Das Märchen der Lehmkekse


Haiti ist eines der Länder unseres Berichtsgebietes, das nur sehr selten in den Nachrichten auftaucht. Während der vergangenen Monate las, sah und hörte man allerdings ungewohnt viel von dem Staat, der sich eine Insel mit der Dominikanischen Republik teilt und doch einer völlig anderen Welt anzugehören scheint. Die globale Lebensmittelkrise war in aller Munde und Haiti eines der Paradebeispiele. Die Lage im ärmsten Land Lateinamerikas war so dramatisch, dass das hungrige Volk rebellierte, durch die Straßen marodierte, alles kaputt schlug, was ihm in den Weg kam und sogar den Premierminister absetzte. Schlimmer noch, aus lauter Verzweiflung aßen die Menschen Dreck - „Kekse" aus Lehm, mit denen sie wenigstens für kurze Zeit das nagende Gefühl im Magen lähmten.

Bei unserer Landung in Port au Prince waren wir deshalb natürlich sehr neugierig auf diese Kekse, die zum Symbol des Hungers auf Haiti geworden waren. Lange mussten wir nicht suchen, da stießen wir auf Madame Richemé, die vor ihrem Haus untertellergroße beige Fladen in langen Reihen ausgelegt hatte. Sie führte uns in den Hinterhof und zeigte uns, wie sie aus Lehm, Wasser, ein bisschen Öl und Salz einen „Teig" anfertigte, den sie dann in der Sonne trocknen ließ. Selbst die Unerschrockenen unter uns waren unserem einheimischen Mitarbeiter Stanley dankbar, als er uns das Probieren ersparte und repräsentativ für uns alle den obligatorischen Höflichkeitsbissen nahm. Der Gedanke, dass es sich hier um ein Nahrungsmittel der äußersten Not handeln muss, lag nahe.

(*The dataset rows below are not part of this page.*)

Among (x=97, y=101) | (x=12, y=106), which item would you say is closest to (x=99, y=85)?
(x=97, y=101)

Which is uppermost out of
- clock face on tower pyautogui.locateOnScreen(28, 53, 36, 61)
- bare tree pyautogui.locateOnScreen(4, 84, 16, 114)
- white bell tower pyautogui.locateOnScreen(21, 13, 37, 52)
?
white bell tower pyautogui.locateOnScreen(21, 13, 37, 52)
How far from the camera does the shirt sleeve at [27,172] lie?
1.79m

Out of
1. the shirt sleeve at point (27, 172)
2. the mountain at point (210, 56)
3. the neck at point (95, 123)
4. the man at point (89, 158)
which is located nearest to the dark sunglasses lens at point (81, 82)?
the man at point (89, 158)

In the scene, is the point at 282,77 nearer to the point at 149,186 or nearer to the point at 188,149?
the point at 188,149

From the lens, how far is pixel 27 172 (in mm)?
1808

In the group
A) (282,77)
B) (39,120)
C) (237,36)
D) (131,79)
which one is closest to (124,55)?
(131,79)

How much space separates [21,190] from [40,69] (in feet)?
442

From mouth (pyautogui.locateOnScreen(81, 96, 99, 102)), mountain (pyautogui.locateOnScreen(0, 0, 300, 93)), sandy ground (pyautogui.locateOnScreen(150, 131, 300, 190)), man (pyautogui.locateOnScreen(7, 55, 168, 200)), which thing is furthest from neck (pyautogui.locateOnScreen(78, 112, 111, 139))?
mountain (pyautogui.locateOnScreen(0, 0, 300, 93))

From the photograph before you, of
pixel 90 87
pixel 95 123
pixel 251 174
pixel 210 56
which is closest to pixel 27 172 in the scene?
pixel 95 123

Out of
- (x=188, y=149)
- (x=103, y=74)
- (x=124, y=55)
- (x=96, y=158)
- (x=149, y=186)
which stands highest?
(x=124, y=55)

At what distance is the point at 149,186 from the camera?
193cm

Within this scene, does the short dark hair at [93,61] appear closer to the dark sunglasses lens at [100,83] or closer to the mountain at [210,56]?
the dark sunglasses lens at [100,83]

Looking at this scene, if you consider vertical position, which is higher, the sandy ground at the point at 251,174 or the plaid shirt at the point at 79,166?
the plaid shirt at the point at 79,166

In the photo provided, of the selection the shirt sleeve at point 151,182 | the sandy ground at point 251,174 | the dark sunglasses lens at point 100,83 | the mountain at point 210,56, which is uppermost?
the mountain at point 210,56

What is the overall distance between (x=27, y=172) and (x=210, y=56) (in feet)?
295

Tatsächlich ist es so, dass die Kekse zu den günstigsten Lebensmitteln auf Haiti zählen und deshalb hauptsächlich von den Ärmsten der Armen gegessen werden. Doch Madame Richemé erzählte uns auch, dass sie unter schwangeren Frauen sehr beliebt sind und viele Haitianer ihnen sogar homöopathische Eigenschaften nachsagen. Das war schon immer so und hat nichts mit der Lebensmittelkrise zu tun.

Die gibt es auf Haiti, und sie hat viele Gesichter. Aber der Verzehr von Dreck ist keines davon. Deshalb sollte dieses Bild auch nicht als Symbol des Hungers missbraucht werden - so eindrucksvoll es auch gewesen wäre.